A lawyer says an ailing dissident, once Iran’s foreign minister, has been sentenced to eight years in prison and deprived of civil rights for five years.
Ebrahim Yazdi was convicted of acting against national security by Iran’s hard-line Revolutionary Court, which deals with security and political crimes.
Yazdi is 80 and suffers from cancer and a heart ailment.
Mohammad Ali Dadkhah, Yazdi’s lawyer, told The Associated Press Wednesday that he has appealed the sentence. Yazdi is free for the meantime.
Yazdi’s Freedom Movement of Iran opposes Iran’s clerical rule. The party played a key role in the 1979 Islamic revolution but turned against the clerics as they consolidated power and crushed dissent.
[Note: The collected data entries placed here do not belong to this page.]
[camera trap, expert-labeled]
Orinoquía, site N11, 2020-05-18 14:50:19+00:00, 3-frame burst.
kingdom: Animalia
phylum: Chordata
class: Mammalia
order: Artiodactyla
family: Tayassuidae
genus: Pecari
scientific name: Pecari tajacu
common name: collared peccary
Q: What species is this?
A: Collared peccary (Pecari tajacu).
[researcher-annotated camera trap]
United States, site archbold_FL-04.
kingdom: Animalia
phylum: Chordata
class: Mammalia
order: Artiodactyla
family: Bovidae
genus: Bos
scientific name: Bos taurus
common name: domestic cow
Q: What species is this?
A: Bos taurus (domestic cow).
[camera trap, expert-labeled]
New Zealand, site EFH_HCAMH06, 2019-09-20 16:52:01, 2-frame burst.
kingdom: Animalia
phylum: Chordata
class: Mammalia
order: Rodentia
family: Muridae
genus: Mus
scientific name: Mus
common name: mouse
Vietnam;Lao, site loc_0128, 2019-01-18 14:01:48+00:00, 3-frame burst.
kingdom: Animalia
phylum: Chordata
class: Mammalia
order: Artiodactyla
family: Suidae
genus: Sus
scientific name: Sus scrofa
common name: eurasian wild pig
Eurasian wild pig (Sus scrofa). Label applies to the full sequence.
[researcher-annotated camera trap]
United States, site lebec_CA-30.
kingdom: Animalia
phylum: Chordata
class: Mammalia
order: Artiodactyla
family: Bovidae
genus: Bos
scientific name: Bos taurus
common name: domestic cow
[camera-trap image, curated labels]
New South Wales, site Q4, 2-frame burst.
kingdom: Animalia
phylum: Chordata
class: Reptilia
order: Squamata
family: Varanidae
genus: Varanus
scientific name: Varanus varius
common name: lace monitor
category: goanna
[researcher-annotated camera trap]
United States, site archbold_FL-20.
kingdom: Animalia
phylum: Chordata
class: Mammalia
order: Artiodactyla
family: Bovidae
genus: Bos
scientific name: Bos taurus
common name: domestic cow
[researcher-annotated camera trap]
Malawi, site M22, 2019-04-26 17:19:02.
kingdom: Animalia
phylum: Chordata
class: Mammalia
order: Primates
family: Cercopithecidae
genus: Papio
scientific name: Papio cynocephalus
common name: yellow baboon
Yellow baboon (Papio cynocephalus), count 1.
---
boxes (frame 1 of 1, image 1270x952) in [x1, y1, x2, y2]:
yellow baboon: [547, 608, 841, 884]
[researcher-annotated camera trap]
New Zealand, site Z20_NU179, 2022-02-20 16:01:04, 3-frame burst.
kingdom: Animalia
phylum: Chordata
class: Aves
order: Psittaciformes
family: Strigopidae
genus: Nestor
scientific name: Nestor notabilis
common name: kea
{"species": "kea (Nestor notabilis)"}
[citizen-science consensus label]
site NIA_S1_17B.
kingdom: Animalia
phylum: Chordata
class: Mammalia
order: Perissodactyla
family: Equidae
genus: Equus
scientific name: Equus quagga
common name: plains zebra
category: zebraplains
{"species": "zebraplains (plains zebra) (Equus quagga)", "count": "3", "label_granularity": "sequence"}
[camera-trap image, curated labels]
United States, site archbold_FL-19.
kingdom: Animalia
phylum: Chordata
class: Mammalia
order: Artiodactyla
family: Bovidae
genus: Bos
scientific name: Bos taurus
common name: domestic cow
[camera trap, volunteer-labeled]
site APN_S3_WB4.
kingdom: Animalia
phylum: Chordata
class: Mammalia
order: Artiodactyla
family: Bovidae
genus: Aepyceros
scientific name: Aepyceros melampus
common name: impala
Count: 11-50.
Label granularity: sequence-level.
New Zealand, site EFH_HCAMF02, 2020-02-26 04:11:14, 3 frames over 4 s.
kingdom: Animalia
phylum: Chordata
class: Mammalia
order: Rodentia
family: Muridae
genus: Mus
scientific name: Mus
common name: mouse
It rejects violence and advocates democratic reform.
Iranian President Mahmoud Ahmadinejad is to visit Venezuela and Cuba as part of a four-nation Latin America tour in the second week of January 2012, an official said Wednesday.
Ahmadinejad will also visit Nicaragua and Ecuador on the trip, his international affairs director, Mohammad Reza Forghani, told the official news agency IRNA.
All the countries are left-leaning and share an ideological antagonism towards Iran’s arch-foe, the United States.
“Mr Ahmadinejad will first go to Caracas to visit (Venezuelan President) Hugo Chavez,” Forghani said, confirming an announcement made Tuesday by Chavez.
“He will then go to the swearing-in ceremonies for Nicaraguan President Daniel Ortega, who has been re-elected,” he said.
Ahmadinejad will then travel to Cuba and to Ecuador, where he will hold talks with the respective leaders.
Iran has been seeking to boost its ties with sympathetic Latin American countries in recent years, to the concern of the United States.